On the product front, Blackshape plans a more powerful version of the Prime, with a Rotax 915 engine. It also plans to cooperate with Italian propulsion company CMD on a hybrid-electric version of the aircraft. The business, based near Naples, is exhibiting alongside Blackshape at Aero this week.

The recent addition of an alternative Rotax engine on the Gabriel, capable of running on conventional mogas, is also helping to “open many doors” in markets such as Africa, India and Turkey where – unlike the USA – avgas is in short supply, says Chierroni.

Prime_Blackshape

Source: Blackshape

Blackshape has shipped over 80 Primes

There have been bumps along the way. In March last year, just as Blackshape was preparing for Aero and just months into Chierroni’s spell in charge, came the shock news that European regulators were grounding both aircraft following an in-flight break up of a Gabriel in Malaysia a month earlier.

The precautionary measure was lifted in June after a finding by the authorities in Kuala Lumpur that the aircraft had possibly been operated beyond its certified envelope, and that a structural wing failure was not a factor. Describing the grounding as “exceedingly conservative”, Blackshape said at the time that it would have a “negative impact on the company’s business which is in a strong phase of relaunch and international positioning”.

With the focus now firmly back on product, other developments Blackshape is considering include a redesigned bubble canopy for the Gabriel, which reflects the fact that the average pilot is becoming taller. Another step involves designing an aerobatic version of the aircraft, powered by a turboprop engine, which would make the Gabriel “relevant to the very top air forces”, says Chierroni, who is targeting potential certification within three years.
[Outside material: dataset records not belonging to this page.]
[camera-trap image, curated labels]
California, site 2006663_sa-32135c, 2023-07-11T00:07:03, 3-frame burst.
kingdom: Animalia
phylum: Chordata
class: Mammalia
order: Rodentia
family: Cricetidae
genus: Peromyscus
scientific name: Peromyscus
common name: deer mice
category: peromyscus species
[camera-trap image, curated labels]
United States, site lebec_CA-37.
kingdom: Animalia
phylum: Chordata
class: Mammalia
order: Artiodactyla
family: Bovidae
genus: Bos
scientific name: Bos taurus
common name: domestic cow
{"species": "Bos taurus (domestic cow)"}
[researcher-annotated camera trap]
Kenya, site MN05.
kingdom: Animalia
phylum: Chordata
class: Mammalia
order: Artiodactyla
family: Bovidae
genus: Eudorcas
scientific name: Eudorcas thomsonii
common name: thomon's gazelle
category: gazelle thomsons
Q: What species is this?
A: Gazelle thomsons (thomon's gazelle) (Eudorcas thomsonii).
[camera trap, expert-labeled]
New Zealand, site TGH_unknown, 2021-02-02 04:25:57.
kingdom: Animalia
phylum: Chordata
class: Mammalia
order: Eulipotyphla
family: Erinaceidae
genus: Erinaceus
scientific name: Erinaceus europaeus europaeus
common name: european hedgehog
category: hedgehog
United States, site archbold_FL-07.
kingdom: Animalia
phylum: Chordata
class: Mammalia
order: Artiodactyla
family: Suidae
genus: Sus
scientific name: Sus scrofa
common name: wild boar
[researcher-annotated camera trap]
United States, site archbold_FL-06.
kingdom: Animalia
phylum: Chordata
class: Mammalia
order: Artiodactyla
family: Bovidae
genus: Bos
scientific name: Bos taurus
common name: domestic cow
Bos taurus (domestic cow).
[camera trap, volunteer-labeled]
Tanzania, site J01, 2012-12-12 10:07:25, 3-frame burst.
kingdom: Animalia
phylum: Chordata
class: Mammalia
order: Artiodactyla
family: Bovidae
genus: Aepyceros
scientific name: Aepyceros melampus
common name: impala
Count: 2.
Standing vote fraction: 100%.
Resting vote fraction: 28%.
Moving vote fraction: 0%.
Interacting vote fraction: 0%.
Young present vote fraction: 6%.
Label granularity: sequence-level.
More radical still is a proposal to develop a side-by-side cockpit configuration for the type, which Chierroni admits would be “a completely new design, almost an entirely new aircraft”. However, he insists the project is feasible: “We have the product in sight.”

The company is also considering moving its factory in Monopoli – where it is on an industrial park and not near an airport – to Grottaglie, one hour’s drive away, where it carries out flight testing. It would still be part of the Apulian aerospace cluster, which the company describes as providing a pool of “highly qualified companies and certified suppliers, ensuring seamless integration into a network of knowledge and expertise”.

However, with more than 100 Blackshape aircraft now in service, and that tally set to grow fast, possibly the most pressing priority for the company is a more comprehensive maintenance network. “We really do need more active aftersales support,” says Chierroni. “And it needs to be as close as possible to the customer.”